Text segment ->
——
As she joins a long list of Democrats eyeing a potential presidential candidacy in 2028, Slotkin is positioning herself squarely in the middle – geographically and politically – as she tests her message in recent months to audiences in Missouri, Idaho, western Pennsylvania, Wisconsin, Iowa and Ohio.

Her appearances are intended to bolster the party in its quest to win control of Congress this fall, an argument she delivered here at the Polk County Democratic Party’s annual fundraising dinner on Tuesday night, but her broader ambitions come alive with little coaxing.

“I just want to be part of the change that I think we need in this party,” Slotkin told CNN in an interview after her speech. “I’m not so arrogant as to think it has to be me, but I want to be part of that next generation, without a doubt.”

Slotkin, as a politician, is a product of the Trump era.

She won a seat in Congress in 2018 in a Trump-friendly district during his first midterm election. Two years later, she won reelection with Trump at the top of the ballot. She narrowly won a US Senate seat in 2024, even as Trump carried Michigan.

‘It’s fight or flight’

She downplays any ideological divisions among Democrats – a prospect that will surely be tested in the 2026 and 2028 campaigns – and said the party should find unity in turning the page from Trump. Yet with just 28% of Americans holding a favorable view of the Democratic Party, according to the latest CNN poll, the challenges facing Slotkin and other leaders is clear.

“We used to talk about, are you a progressive or are you a moderate? That’s not the debate anymore. It’s fight or flight,” Slotkin said, adding that despite a more moderate background, “I am on team fight – 100%!”

Slotkin drew the ire of the Trump administration last year for organizing a video that she and five other Democratic lawmakers recorded, urging members of the military to resist illegal orders. The Justice Department tried to charge the group, but failed to win an indictment.

As she introduces herself to new audiences, she ticks through her electoral history – race-by-race – making it clear that one of her biggest calling cards is winning in places that other Democrats have struggled to do so.

She delivered the Democratic response to Trump’s address to a joint session of Congress last year, choosing to speak from the city of Wyandotte, Michigan, which she noted that both she and Trump won in 2024. She offered a message for anyone feeling down-and-out by his return.

“First, don’t tune out. It’s easy to be exhausted, but America needs you now more than ever,” Slotkin said in that speech, a message that she reprises in her campaign trail stops today. “If previous generations had not fought for democracy, where would we be today?”

Now, even as she talks about being friendly with Trump-voting neighbors from her town of Holly, Michigan, she also delivers a searing critique of the president’s foreign policy, domestic agenda and the enrichment she believes he’s made from office.

The spark for a political turnaround for Democrats, she said, must be rooted in economic fairness.

“Under no ledger can you say that people are doing better today than we were two years ago,” Slotkin said. “You can’t say it.”

‘The most dangerous thing we face’

Slotkin, 49, was a CIA analyst long before she ran for office. She signed up for the intelligence service after attending graduate school in New York during the terror attacks on September 11, 2001. She served three tours of duty in Iraq and worked on the national security staffs of the George W. Bush and Barack Obama administrations.

Even with global threats rising, she said, her biggest worries are closer to home.

“I believe to my bones that the most important and dangerous national security threat to the United States is not coming from abroad,” Slotkin said. “It is the threat to the middle class in America and the threat to the American dream. That is the most dangerous thing we face.”
——
Raw data ->
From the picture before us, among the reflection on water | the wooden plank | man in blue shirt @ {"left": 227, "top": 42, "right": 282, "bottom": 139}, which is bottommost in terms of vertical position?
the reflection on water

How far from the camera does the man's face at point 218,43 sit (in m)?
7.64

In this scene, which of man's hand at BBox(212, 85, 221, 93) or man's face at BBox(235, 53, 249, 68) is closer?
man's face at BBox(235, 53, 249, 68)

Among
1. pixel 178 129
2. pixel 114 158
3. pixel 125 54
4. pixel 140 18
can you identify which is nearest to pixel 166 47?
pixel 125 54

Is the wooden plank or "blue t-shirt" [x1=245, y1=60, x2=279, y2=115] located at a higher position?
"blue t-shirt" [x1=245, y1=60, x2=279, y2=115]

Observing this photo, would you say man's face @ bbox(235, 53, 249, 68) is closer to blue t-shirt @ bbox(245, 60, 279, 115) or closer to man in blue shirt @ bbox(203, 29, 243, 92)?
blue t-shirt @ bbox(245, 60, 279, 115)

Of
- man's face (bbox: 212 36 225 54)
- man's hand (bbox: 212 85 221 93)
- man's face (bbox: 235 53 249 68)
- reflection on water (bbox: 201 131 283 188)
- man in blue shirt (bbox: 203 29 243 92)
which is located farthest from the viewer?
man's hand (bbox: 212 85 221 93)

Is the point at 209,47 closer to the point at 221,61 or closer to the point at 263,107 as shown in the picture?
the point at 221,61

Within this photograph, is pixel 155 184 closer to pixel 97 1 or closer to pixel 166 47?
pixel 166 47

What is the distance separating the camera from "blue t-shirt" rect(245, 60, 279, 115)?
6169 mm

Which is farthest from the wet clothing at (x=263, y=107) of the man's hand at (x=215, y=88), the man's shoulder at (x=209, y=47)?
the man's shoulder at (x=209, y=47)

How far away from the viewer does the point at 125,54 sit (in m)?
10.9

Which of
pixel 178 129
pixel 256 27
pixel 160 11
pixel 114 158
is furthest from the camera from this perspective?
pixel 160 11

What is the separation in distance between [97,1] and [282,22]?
——
Tasks to complete ->
A - According to the article on Slotkin, how many tours of duty did she serve in Iraq?
B - Copy the part of the article on Slotkin that opens with the words containing "She delivered the" and closes with "made from office.".
The listing is separate material with no link to the article on Slotkin.

Answers ->
A - Three.

B -
She delivered the Democratic response to Trump’s address to a joint session of Congress last year, choosing to speak from the city of Wyandotte, Michigan, which she noted that both she and Trump won in 2024. She offered a message for anyone feeling down-and-out by his return.

“First, don’t tune out. It’s easy to be exhausted, but America needs you now more than ever,” Slotkin said in that speech, a message that she reprises in her campaign trail stops today. “If previous generations had not fought for democracy, where would we be today?”

Now, even as she talks about being friendly with Trump-voting neighbors from her town of Holly, Michigan, she also delivers a searing critique of the president’s foreign policy, domestic agenda and the enrichment she believes he’s made from office.